BEGIN PROVIDED TEXT
Question

Question

Answer 1

If sinA and cos A are roots of the equation:\[x^2 + \sqrt{3}x +k=0\]
then what is k

Answer 2

@jim_thompson5910

Answer 3

If k and m are roots of a polynomial, then we know

x = k, x = m
x-k = 0, x-m = 0
(x-k)(x-m) = 0
x^2 - mx - kx + km = 0
x^2 - (m+k)x + km = 0

Answer 4

notice how we have x^2 - (m+k)x + km = 0

k and m are the roots. We have m+k and km

km is the product of the roots
m+k is the sum of the roots

Answer 5

If sinA and cos A are roots of the equation

\[\Large x^2 + \sqrt{3}x +k=0\]

then k has to be equal to the product of the roots (as shown above)

Answer 6

so k = sinAxcosA

Answer 7

yes, and you can optionally use a trig identity to get

k = sin(A)*cos(A) = (1/2)*sin(2A)

I used the second one on this page

http://www.sosmath.com/trig/douangl/douangl.html

Answer 8

I understand but how will I find the numerical value of k

Answer 9

\[
\Large x^2 + \sqrt{3}x \ \ \ \ \ \ \ +k=0\\
\Large x^2 - (p+q)x+pq = 0
\]

\[
\Large x^2 + \sqrt{3}x \ \ \ \ \ \ \ +k=0\\
\Large x^2 - (\sin(A)+\cos(A))x+\sin(A)*\cos(A) = 0
\]
-------------------------------------------------------
so we can see that
\[\Large - (\sin(A)+\cos(A))=\sqrt{3}\]
use this new equation to find the value of A

Answer 10

sorry I cant solve it, can u walk me through it

Answer 11

I don't know if there is a way to solve this by hand

Answer 12

so I think the only method is to use technology like a graphing calculator

Answer 13

you have ended up with two equations:\[\sin(A)+\cos(A)=-\sqrt{3}\tag{1}\]\[\sin(A)\cos(A)=k\tag{2}\]Now, if we square equation (1) we get:\[\sin^2(A)+\cos^2(A)+2\sin(A)\cos(A)=3\]\[\therefore1+2\sin(A)\cos(A)=3\tag{3}\]Now just substitute (2) into (3) and you are done

Answer 14

@asnaseer can u type it again I cant read it
END PROVIDED TEXT
BEGIN SUPPLIED DATA
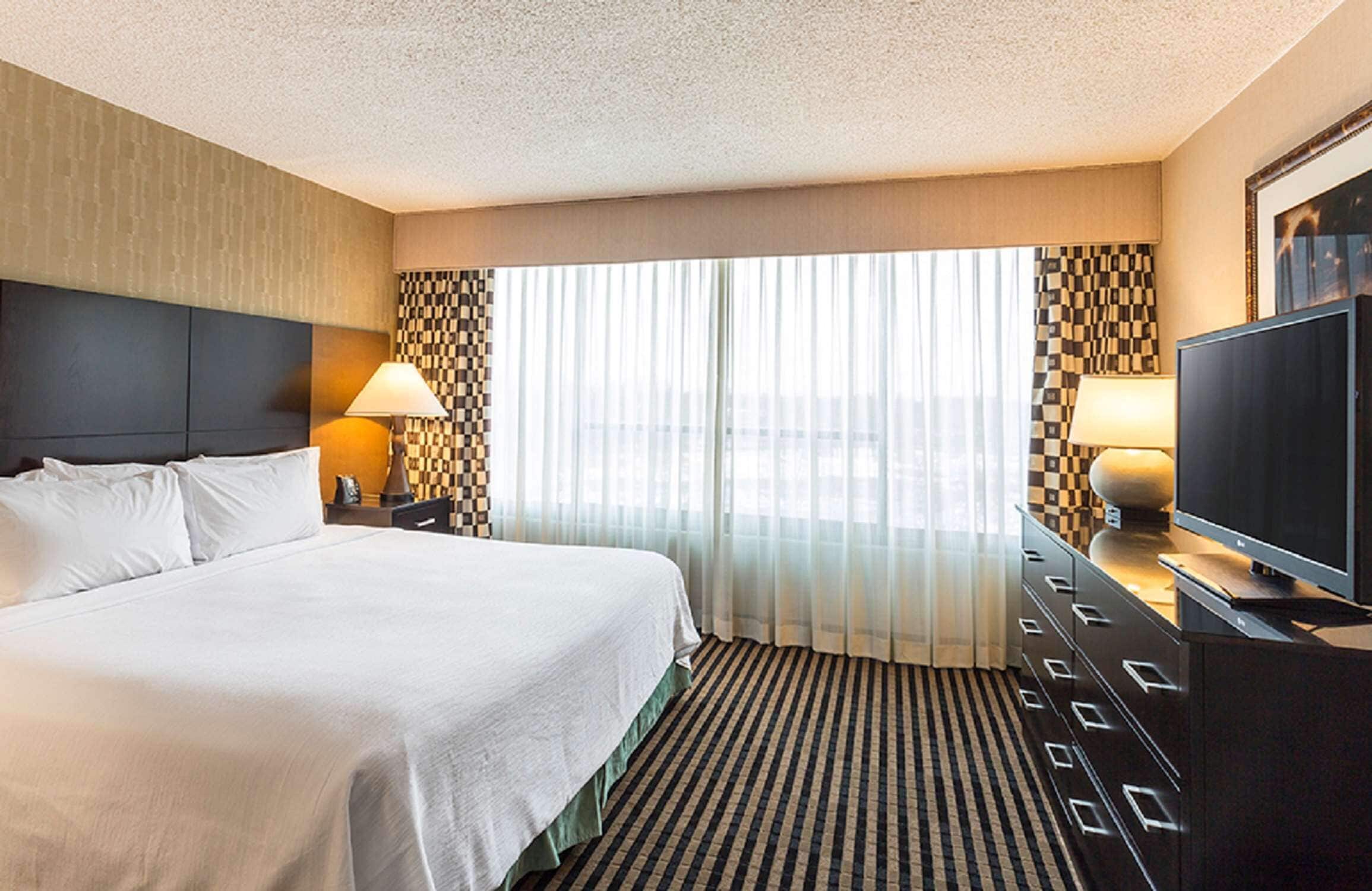 A hotel room with a large bed, a television, a desk with a lamp, and a view of the city through large windows.
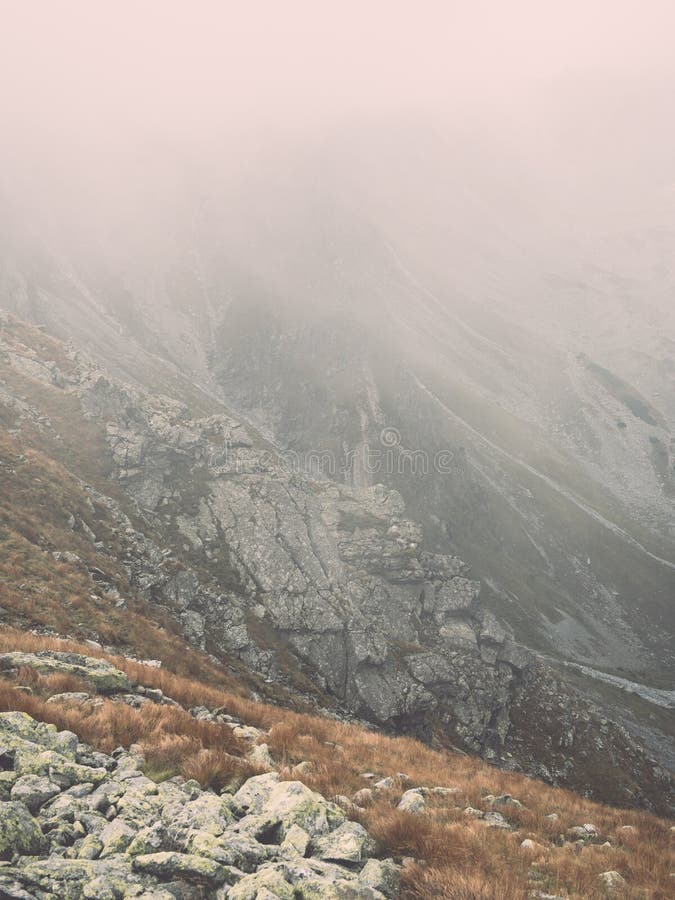 Tatra mountains in Slovakia covered with clouds - vintage effect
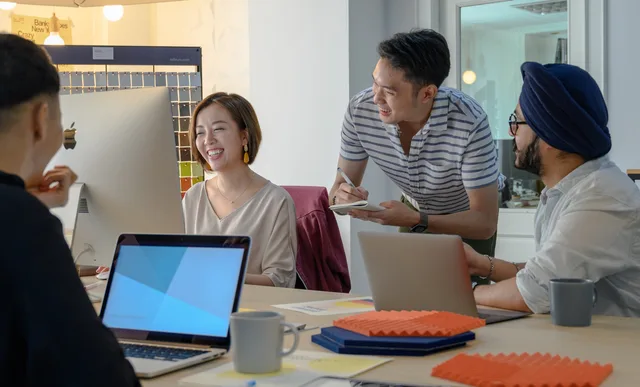 A diverse team collaborating and brainstorming in a modern office setting. Business productivity software selection checklist and record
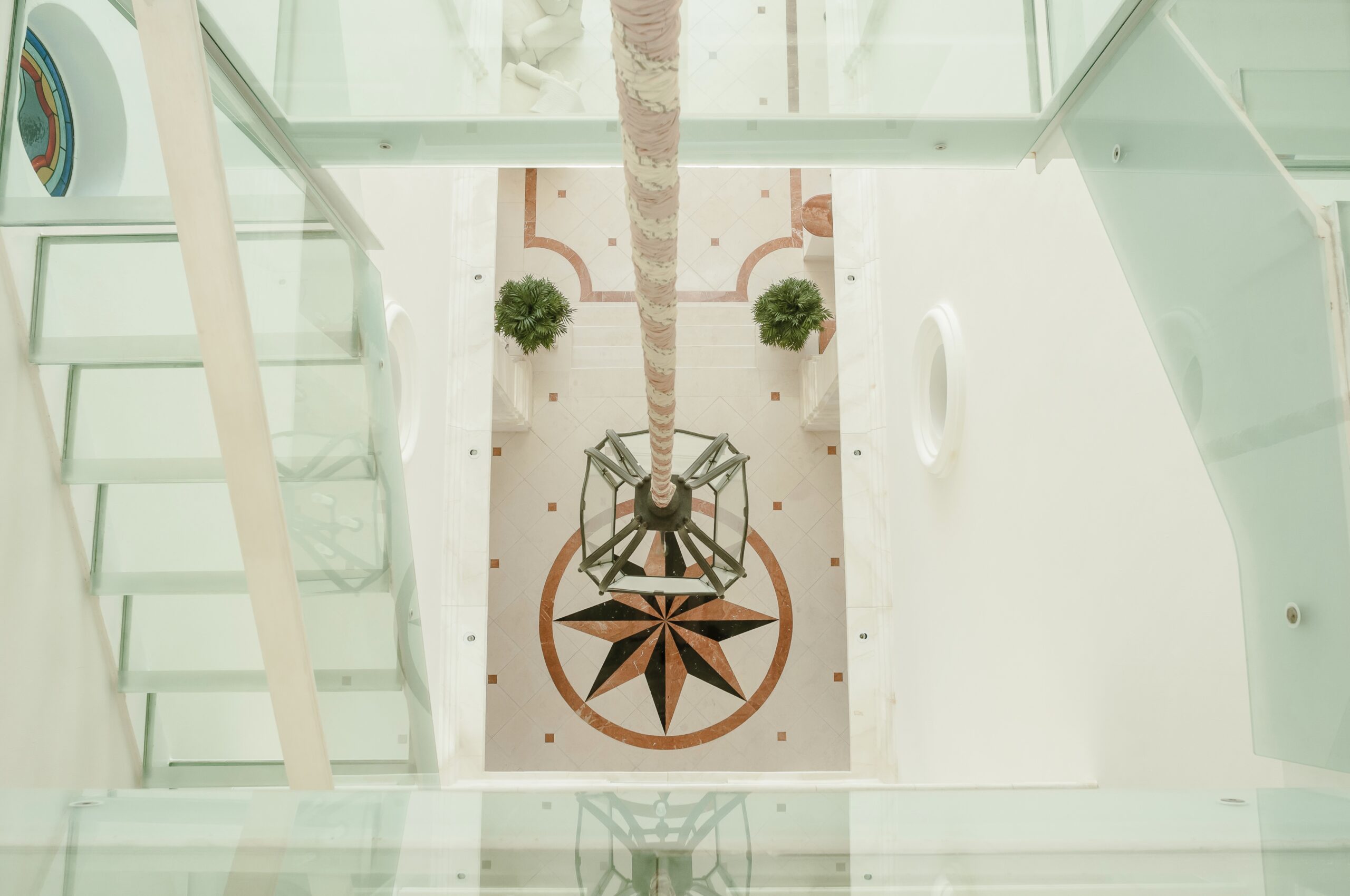 Glass floors and steps. Villa on the beach. Looking down from the Glass staircase.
END SUPPLIED DATA
* EXERCISE SET:
(1) In the forum thread, what does km represent when k and m are the roots of the polynomial?
(2) From the forum thread, pull out everything from "km is the product" down to "(as shown above)".

* ANSWER LIST:
(1) km is the product of the roots.

(2)
km is the product of the roots
m+k is the sum of the roots

Answer 5

If sinA and cos A are roots of the equation

\[\Large x^2 + \sqrt{3}x +k=0\]

then k has to be equal to the product of the roots (as shown above)